There is a cleansing going on in our western society right now, where anyone who has ever faltered, made a mistake, royally fucked up or, worst case, been severely abusive is being silenced and shut down. I’ve seen on social media something to the effect of: ‘it doesn’t matter what good they have done, abusive behaviour wipes all of that away’. Does it? Should it?

I just don’t know if life is this back and white, that right and wrong is so clear cut. What if someone can have blurred and damaging boundaries and also create magic in the world? My relationship with my mother is super toxic but she is also a wonderful friend to others. I worked with Jamie Oliver once upon a time and I personally found him difficult (others found him inspiring) but I also hugely respect his drive to change the health of our children through food. My experience of someone can be diametrically opposite to someone else’s.
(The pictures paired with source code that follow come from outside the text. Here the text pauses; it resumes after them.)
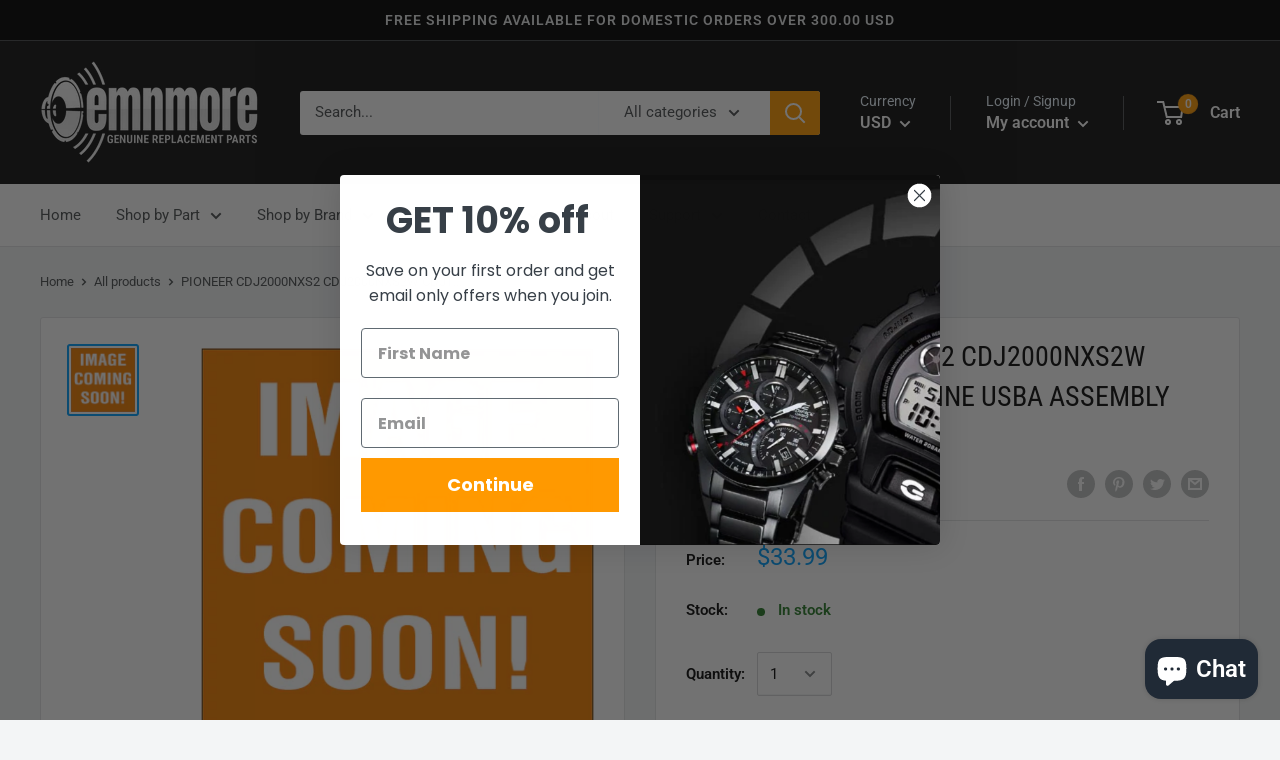

--- FILE ---
content_type: text/javascript
request_url: https://www.oemnmore.com/cdn/shop/t/13/assets/custom.js?v=90373254691674712701634163711
body_size: -728
content:
//# sourceMappingURL=/cdn/shop/t/13/assets/custom.js.map?v=90373254691674712701634163711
I can also dislike one aspect of someone and appreciate another. One person can experience abuse another healing at the hands of the same person. So how does this tally? How do we bring abusers or fault makers to justice without cleansing our society of the inspiration and necessary change that they sometimes bring?

It makes me wonder how Einstein, Marie Curie, Van Gogh, Michael Angelo, Mother Theresa, Alexander Fleming, Emmeline Pankhurst, Jesus or Mary Magdalene would fair on social media today? Would we celebrate their achievements or chastise them for their failings?
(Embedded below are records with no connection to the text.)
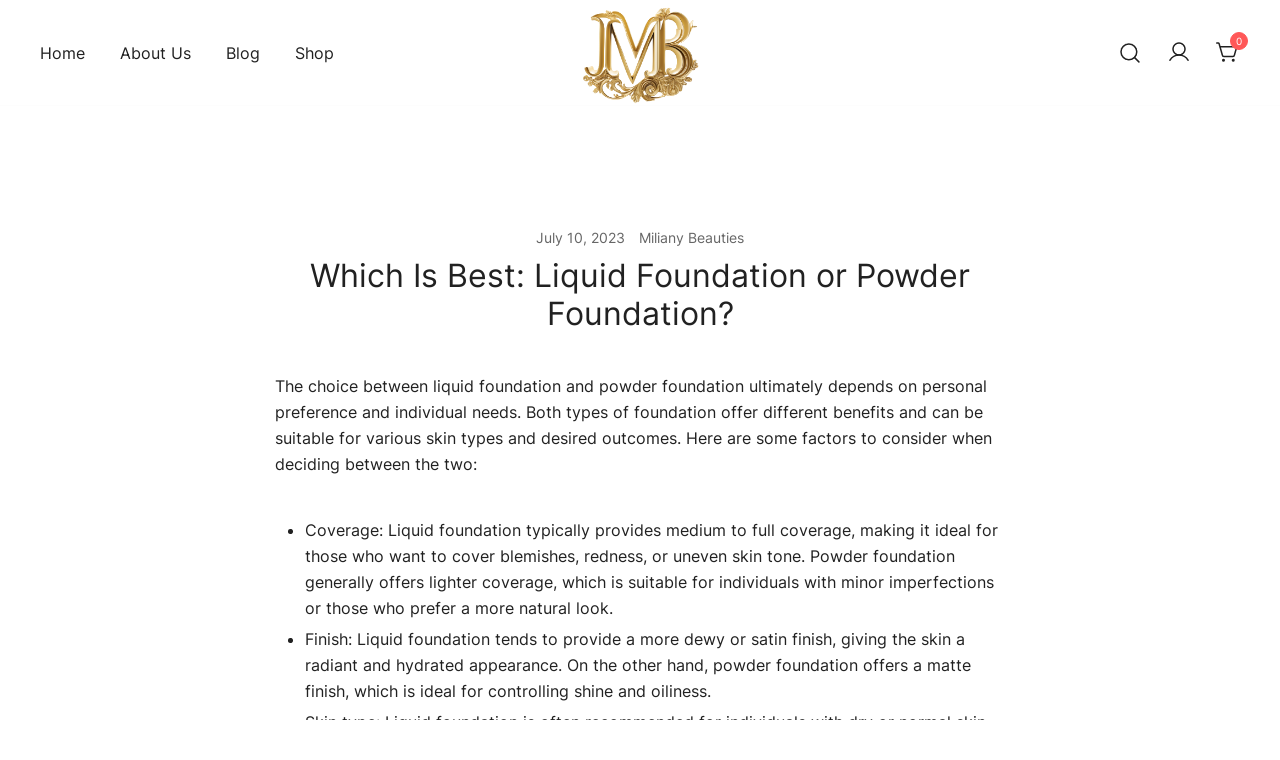

--- FILE ---
content_type: text/css
request_url: https://milianybeauties.com/wp-content/plugins/merchant/assets/css/modules/agree-to-terms-checkbox/agree-to-terms-checkbox.min.css?ver=1.9.2
body_size: 57
content:
.woocommerce .merchant-agree-to-terms-checkbox{margin-top:10px;margin-bottom:10px}.woocommerce .merchant-agree-to-terms-checkbox p.form-row{margin:0;padding:0}.woocommerce .merchant-agree-to-terms-checkbox .error{color:#a00}

--- FILE ---
content_type: application/javascript
request_url: https://milianybeauties.com/wp-content/plugins/merchant/assets/js/modules/inactive-tab-message/inactive-tab-message.min.js?ver=1.9.2
body_size: 494
content:
"use strict";var merchant=merchant||{};merchant.modules=merchant.modules||{},function(r){merchant.modules.inactiveTabMessage={init:function(){var t=merchant.setting,e=t||{},n=e.inactive_tab_message,a=e.inactive_tab_abandoned_message,c=(t||{}).inactive_tab_cart_count,i=(r(document.body).on("added_to_cart removed_from_cart updated_wc_div",function(t,e){c=e&&void 0!==e[".merchant_cart_count"]?e[".merchant_cart_count"]:r(".woocommerce-cart-form tr.cart_item").length}),document.title);document.addEventListener("visibilitychange",function(){var t=c?a:n;t&&(document.title=document.hidden?t.replaceAll("&#039;","'"):i)})}},merchant.modules.inactiveTabMessage.init()}(jQuery);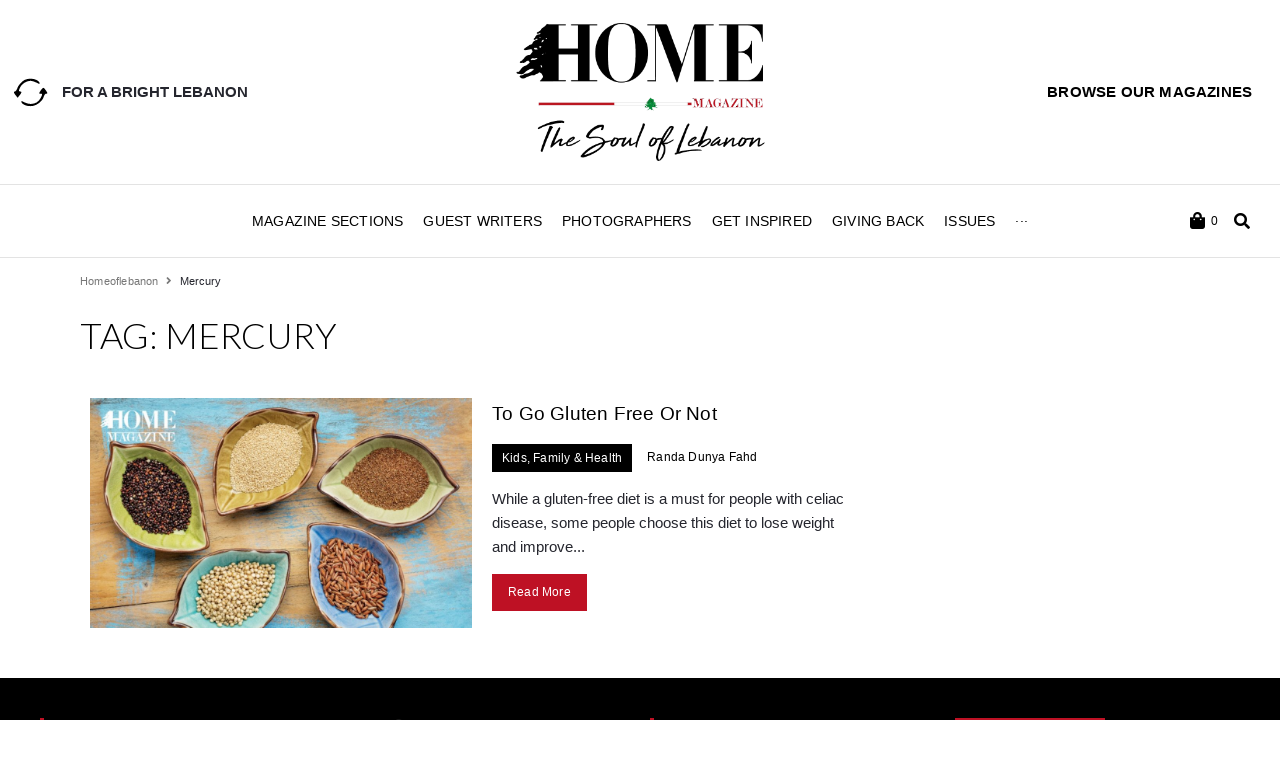

--- FILE ---
content_type: text/html; charset=utf-8
request_url: https://www.google.com/recaptcha/api2/aframe
body_size: 265
content:
<!DOCTYPE HTML><html><head><meta http-equiv="content-type" content="text/html; charset=UTF-8"></head><body><script nonce="yrb4nQnlRGeg1--4-u74tA">/** Anti-fraud and anti-abuse applications only. See google.com/recaptcha */ try{var clients={'sodar':'https://pagead2.googlesyndication.com/pagead/sodar?'};window.addEventListener("message",function(a){try{if(a.source===window.parent){var b=JSON.parse(a.data);var c=clients[b['id']];if(c){var d=document.createElement('img');d.src=c+b['params']+'&rc='+(localStorage.getItem("rc::a")?sessionStorage.getItem("rc::b"):"");window.document.body.appendChild(d);sessionStorage.setItem("rc::e",parseInt(sessionStorage.getItem("rc::e")||0)+1);localStorage.setItem("rc::h",'1768719883362');}}}catch(b){}});window.parent.postMessage("_grecaptcha_ready", "*");}catch(b){}</script></body></html>

--- FILE ---
content_type: text/plain
request_url: https://www.google-analytics.com/j/collect?v=1&_v=j102&a=1632584478&t=pageview&_s=1&dl=https%3A%2F%2Fmylebanonmyhome.com%2Ftag%2Fmercury%2F&ul=en-us%40posix&dt=Mercury%20Archives%20%7C%20HOME%20Magazine&sr=1280x720&vp=1280x720&_u=YEBAAEABAAAAACAAI~&jid=2087641721&gjid=566114169&cid=1016265339.1768719881&tid=UA-118703489-1&_gid=437510947.1768719881&_r=1&_slc=1&gtm=45He61e1n81P4SWT7Qv78933454za200zd78933454&gcd=13l3l3l3l1l1&dma=0&tag_exp=103116026~103200004~104527907~104528500~104684208~104684211~105391252~115616986~115938466~115938469~116988316~117041587&z=772476564
body_size: -451
content:
2,cG-YH7HD1GT55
How I reached this place with my father, of being able to respect his achievements whilst not accepting his abuse, was through conversation. Before he died we spoke about my accusation of molestation, he said his mother had done the same to him and there wasn’t anything wrong with that. It wasn’t an apology, it wasn’t really even an admission; soulfully, he still had a long way to go before being accountable to his actions. Yet from that conversation I could understand that he had been taught as a child that this behaviour was ok, that to look at it from my perspective (and indeed much of society’s) was something quite unfathomable to his psyche. He was acting from trauma. I have compassion for that.

And before I am shouted down from the rooftops, yes I still believe abuse must be called to account and appropriately dealt with. But that is the extreme end of our current cleansing and there are multiple shades of grey in between for all the characters and individuals of the world.

I am a flawed and loving person, which part do you see?